O Calendário Judaico
O calendário hebraico é um dos sistemas de contagem do tempo mais antigos ainda em uso contínuo no mundo. Sua origem está profundamente ligada à tradição bíblica, à história do povo de Israel e à observação dos ciclos naturais estabelecidos por Deus, especialmente os movimentos da Lua e do Sol. Diferente do calendário gregoriano, amplamente utilizado no Ocidente, o calendário hebraico é lunissolar, ou seja, combina meses lunares com a correção solar para manter as festas religiosas alinhadas às estações do ano.
A base do calendário hebraico encontra-se já no relato bíblico. Em Êxodo 12:2, Deus declara a Moisés: “Este mês vos será o princípio dos meses”, referindo-se ao mês de Nissan, ligado à libertação do Egito. A partir desse mandamento, Israel passa a organizar o tempo de forma sagrada, entendendo-o não apenas como medida cronológica, mas como expressão da aliança entre Deus e seu povo. Assim, o tempo no judaísmo é teológico: cada mês e cada festa recordam atos divinos na história.
Os meses do calendário hebraico seguem o ciclo lunar, tendo geralmente 29 ou 30 dias.

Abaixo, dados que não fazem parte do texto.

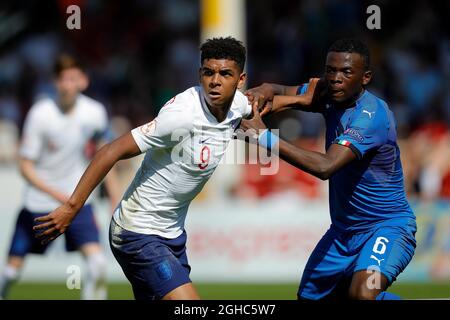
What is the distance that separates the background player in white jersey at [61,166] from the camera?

Um ano comum possui 12 meses, totalizando 354 dias. Para evitar o deslocamento das festas em relação às estações agrícolas, o calendário adiciona um mês extra — chamado Adar II — em anos embolísmicos (anos bissextos), que ocorrem sete vezes a cada ciclo de 19 anos, conhecido como ciclo metônico.
Os nomes dos meses, em sua forma atual, foram consolidados durante o exílio babilônico (século VI a.C.). Antes disso, muitos meses eram identificados apenas por números ou por referências agrícolas. A seguir, destacam-se os principais meses e seus significados:
Mais do que um simples calendário, o sistema hebraico ensina que o tempo é sagrado. Cada mês carrega memória, identidade e significado espiritual. No judaísmo, o tempo não é apenas contado, mas vivido como espaço de encontro entre o humano e o divino, onde história, fé e esperança caminham juntas.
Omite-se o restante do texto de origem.